Memory Hacking Software

[cobr_h]

I don't understand one thing on MHS. For cabal, for example. When the game is loaded on memory and I attach MHS to it, I am supposed to see no crypted data, am I? Well, fact is I was messing up around on a cabal client. I could hack, and see values and such. If I searched for my char's name, I could not only find it but also change on-fly as the memory hacking software is supposed to do.

Trying another client, having x-trap not detecting it and such, I simply couldn't find any values, even if I made broader the address search range (from 00000000 to FFFFFFFF) I couldn't find, for example, my stats and my char's name, as it weren't on the 'cabalmain' process. Did I skip something? Opened the process using restricted mode, which worked on the other client. What could lead to a process being 'unreadable'?

Other thing, I was trying to experiment things on good old starcraft. Searched for the money, gathered more money, found the address. But when I changed the value, the change made did not reflect on the game itself. The value kept the same, and increasing/decreasing but since I changed it, it no longer was changed in the same memory position (neither somewhere else). Could that be that the game, finding that the value has been changed, have allocated another memory space to allocate the value of money, or what? It is starcraft, the old starcraft 1.

[L. Spiro]

Some anti-cheats are stronger than others. You can not have two MHS clients active at once and using kernel mode. This will automatically prevent the reading of the target process even if it has no anti-cheat (unless you disable kernel functions).


In Starcraft you may have found a dummy value that triggers a re-allocation of the data.
You just have to keep working and finding another value that works.


L. Spiro

[cobr_h]

Hmmm... I always used just one instance of MHS at once.

I thought it was strange to not see the values cause they were the same cabal clients, just different versions. Both using x-trap. The 'open' client was for the official brazillian cabal, the other was an (probably) unpacked client for 'cabal orixás' brazillian server as well. At least the pirate server's client was almost as double the size of the official's.

But as the pirate client is not based directly on the official client (but from one like NA/EU/whatever which probably has been depacked) there is still the chance for this other client being able to be crypted in memory, although the pirate is: older, already hacked, based on the same ESTSoft game. In the end I really doubt the one who made up the client and patches unpacked the binaries, changed their values and issued to the resulting client a cryptography which could sneak values from the memory itself. That is why I found that strange.

I will try further with starcraft. But I am pretty sure there were no other occurrence of the value (money gathered) in the memory. Maybe in another format.

[Cookie]

Each cabalmain.exe is packed with something,unless you unpack it right ,1 by 1 packer ,and fix the IAT and get it running using the unpacked launcher, you cant view the data uncrypted.
Remember,cabalmain exe is packed with more packers,not just one.

[cobr_h]

yes... I have this in mind. Now that MHS is back working and I have a copy of cabal, fooling current update and also fooling x-trap updates, I can get deeper on this. Maybe now I can get to find and dump the unpacked binary. If there goes any update I can now keep a "working" copy of the game to be able to study its code.

[brunotacca]

yes... I have this in mind. Now that MHS is back working and I have a copy of cabal, fooling current update and also fooling x-trap updates, I can get deeper on this. Maybe now I can get to find and dump the unpacked binary. If there goes any update I can now keep a "working" copy of the game to be able to study its code.

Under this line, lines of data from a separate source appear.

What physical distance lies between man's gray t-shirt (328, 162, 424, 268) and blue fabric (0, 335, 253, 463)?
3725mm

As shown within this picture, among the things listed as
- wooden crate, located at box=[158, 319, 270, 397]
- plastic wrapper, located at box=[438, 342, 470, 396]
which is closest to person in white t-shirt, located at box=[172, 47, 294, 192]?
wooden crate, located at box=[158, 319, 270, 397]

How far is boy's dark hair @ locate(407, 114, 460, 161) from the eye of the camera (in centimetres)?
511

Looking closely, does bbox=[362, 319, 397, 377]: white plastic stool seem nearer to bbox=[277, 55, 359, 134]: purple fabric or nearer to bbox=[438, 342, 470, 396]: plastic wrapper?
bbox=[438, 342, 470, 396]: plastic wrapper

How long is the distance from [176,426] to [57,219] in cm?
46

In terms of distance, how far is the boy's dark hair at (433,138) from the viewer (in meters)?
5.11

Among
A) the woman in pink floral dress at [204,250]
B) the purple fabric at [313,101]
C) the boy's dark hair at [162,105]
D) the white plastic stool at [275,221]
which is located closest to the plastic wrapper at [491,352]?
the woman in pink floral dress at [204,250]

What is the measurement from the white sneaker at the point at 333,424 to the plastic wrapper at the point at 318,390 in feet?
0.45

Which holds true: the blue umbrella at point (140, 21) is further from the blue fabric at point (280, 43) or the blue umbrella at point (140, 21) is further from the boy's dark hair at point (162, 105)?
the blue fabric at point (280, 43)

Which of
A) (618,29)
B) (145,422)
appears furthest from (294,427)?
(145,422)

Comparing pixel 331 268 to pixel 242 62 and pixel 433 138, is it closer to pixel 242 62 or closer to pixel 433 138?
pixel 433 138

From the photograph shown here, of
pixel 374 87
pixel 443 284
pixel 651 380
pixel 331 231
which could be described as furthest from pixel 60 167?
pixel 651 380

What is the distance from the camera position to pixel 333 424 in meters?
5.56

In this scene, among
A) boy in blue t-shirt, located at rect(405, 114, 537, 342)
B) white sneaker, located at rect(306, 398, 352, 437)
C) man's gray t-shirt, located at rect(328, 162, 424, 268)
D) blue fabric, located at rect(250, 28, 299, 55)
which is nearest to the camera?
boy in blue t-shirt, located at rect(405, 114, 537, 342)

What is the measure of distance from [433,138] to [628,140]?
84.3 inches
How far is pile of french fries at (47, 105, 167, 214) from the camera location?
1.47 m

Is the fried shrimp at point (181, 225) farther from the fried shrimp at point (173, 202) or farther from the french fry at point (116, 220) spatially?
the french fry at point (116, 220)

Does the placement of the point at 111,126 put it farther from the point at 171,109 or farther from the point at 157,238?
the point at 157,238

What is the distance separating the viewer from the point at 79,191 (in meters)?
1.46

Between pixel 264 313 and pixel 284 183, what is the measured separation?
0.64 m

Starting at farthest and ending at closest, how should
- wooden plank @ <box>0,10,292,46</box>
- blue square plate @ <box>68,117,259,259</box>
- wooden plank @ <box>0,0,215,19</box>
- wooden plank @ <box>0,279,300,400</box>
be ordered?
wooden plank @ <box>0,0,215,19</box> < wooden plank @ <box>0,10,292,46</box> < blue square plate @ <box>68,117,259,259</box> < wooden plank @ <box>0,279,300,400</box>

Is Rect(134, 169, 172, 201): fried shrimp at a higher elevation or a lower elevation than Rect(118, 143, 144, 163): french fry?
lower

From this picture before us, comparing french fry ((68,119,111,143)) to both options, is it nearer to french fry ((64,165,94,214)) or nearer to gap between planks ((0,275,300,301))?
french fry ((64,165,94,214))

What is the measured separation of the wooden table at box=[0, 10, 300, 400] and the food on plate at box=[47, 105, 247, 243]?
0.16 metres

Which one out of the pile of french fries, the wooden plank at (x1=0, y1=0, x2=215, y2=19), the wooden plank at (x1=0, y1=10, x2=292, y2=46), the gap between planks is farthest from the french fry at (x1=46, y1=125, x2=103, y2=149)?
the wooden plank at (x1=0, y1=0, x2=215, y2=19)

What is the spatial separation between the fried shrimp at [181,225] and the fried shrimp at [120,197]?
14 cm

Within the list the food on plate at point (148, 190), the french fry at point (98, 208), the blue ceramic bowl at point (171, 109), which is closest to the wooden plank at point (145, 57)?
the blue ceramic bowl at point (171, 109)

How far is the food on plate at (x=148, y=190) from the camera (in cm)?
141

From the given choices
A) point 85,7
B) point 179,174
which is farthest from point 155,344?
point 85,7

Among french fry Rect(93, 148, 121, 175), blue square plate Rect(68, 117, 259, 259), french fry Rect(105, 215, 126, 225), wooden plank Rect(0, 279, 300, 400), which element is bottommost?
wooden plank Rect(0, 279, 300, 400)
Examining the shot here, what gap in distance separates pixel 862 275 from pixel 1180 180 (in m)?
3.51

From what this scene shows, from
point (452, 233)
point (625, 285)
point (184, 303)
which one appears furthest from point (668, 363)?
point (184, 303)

How u put MHS on? kernel mode? x-trap don't crash the game when u search a value?

Thx

[cobr_h]

oh es, I had all addresses saved so it worked just fine. When I started trying to do searches, x-trap noticed MHS and killed the game process. It seems I am able to lock addresses but unfortunately it is quite hard to search for new ones and make new attempts.

[brunotacca]

oh es, I had all addresses saved so it worked just fine. When I started trying to do searches, x-trap noticed MHS and killed the game process. It seems I am able to lock addresses but unfortunately it is quite hard to search for new ones and make new attempts.

When u lock the address x-trap dont kill the game after few minutes?
After the "Change UP" update, all address has been changed, i lost my all issets. =/
in cobr, we can make combo, no delay, mapa hack...
i try to make party buff hack, but this need to froozen a pointer (distance from near player, to cast the party buff)

What numbers are u using on ACC Layer? Can u share any information? thx.

[cobr_h]

well, it seems for some reason it worked once I installed it, but no longer works. I have assured no new x-trap versions come up without my approval. After the update the client's checksum (at least the part x-traps looks into) is the same as x-trap does not kill cabal after some time even without using any appz or dbgz. It must have been just coincidence but x-trap is really picking up MHS. Even without searches.

Addresses have as well changed here... anyway, x-trap is still being able to detect MHS intrusion even in 6.1 version.

EDIT: by the way, do not throw out your saved addresses, you can still use them after a breach is found. You need then to find one of the addresses you have saved and then calculate the shift (how far forward or behind the resulting address values are).